Auszug -

===============

Wie haben Sie die Feier der Aufnahme am Dienstagabend erlebt?

Johanna Breidenbach (überlegt einen langen Moment): Feierlich. Ich fand es besonders schön, dass Margrit Muther (Schwester vom Diakoniewerk Neumünster, Anm. d. Redaktion) als Teil einer erfahrenen Gemeinschaft ihren Segen weitergegeben hat für das, was jetzt neu entsteht. Das war für mich der wichtigste Moment. Sie hat ja auch ausgeführt, was Segnen eigentlich heisst: Benedicere, jemandem etwas Gutes sagen. Und es bedeutet auch: So wie du bist, bist du gut. Dass sie uns das mitgibt, finde ich super.

Warum wollen Sie im Stadtkloster mitleben?

Breidenbach: Weil mir das Gebet Freude gibt. Es ist etwas, das mich unterbricht und das mir deshalb neue Kraft schenkt. Egal wie es mir geht, an guten und an schlechten Tagen. Das verbinde ich mit dem regelmässigen Gebet. Es ist nicht abhängig davon, wozu ich Lust habe und wozu nicht, sondern es findet einfach statt, und ich mache mit. Diese Unterbrechung erlebe ich als etwas sehr Belebendes. Das Gebet ist für mich Hauptmotivation, um mich beim Stadtkloster zu engagieren. Es gefällt mir, wenn ich mit Menschen zusammen beten kann und dies nicht nur am Sonntag, sondern auch im Alltag.

===============

Gezeigte Daten -
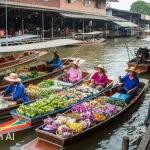 Lalizas Thailand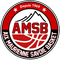 AMSBasket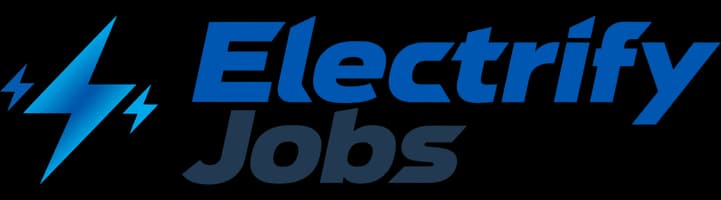ElectrifyJobs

===============

Aufgabe -
Beantworten Sie die folgenden Fragen anhand des Auszugs:
(a) Wer hat bei der Feier am Dienstagabend den Segen weitergegeben?
(b) Wie wird im Auszug erklärt, was Segnen eigentlich bedeutet?
(c) Was nennt Johanna Breidenbach als ihre Hauptmotivation, sich beim Stadtkloster zu engagieren?

Lösung -
(a) Margrit Muther, Schwester vom Diakoniewerk Neumünster.
(b) Segnen bedeutet Benedicere, also jemandem etwas Gutes sagen, und es bedeutet auch: So wie du bist, bist du gut.
(c) Das Gebet.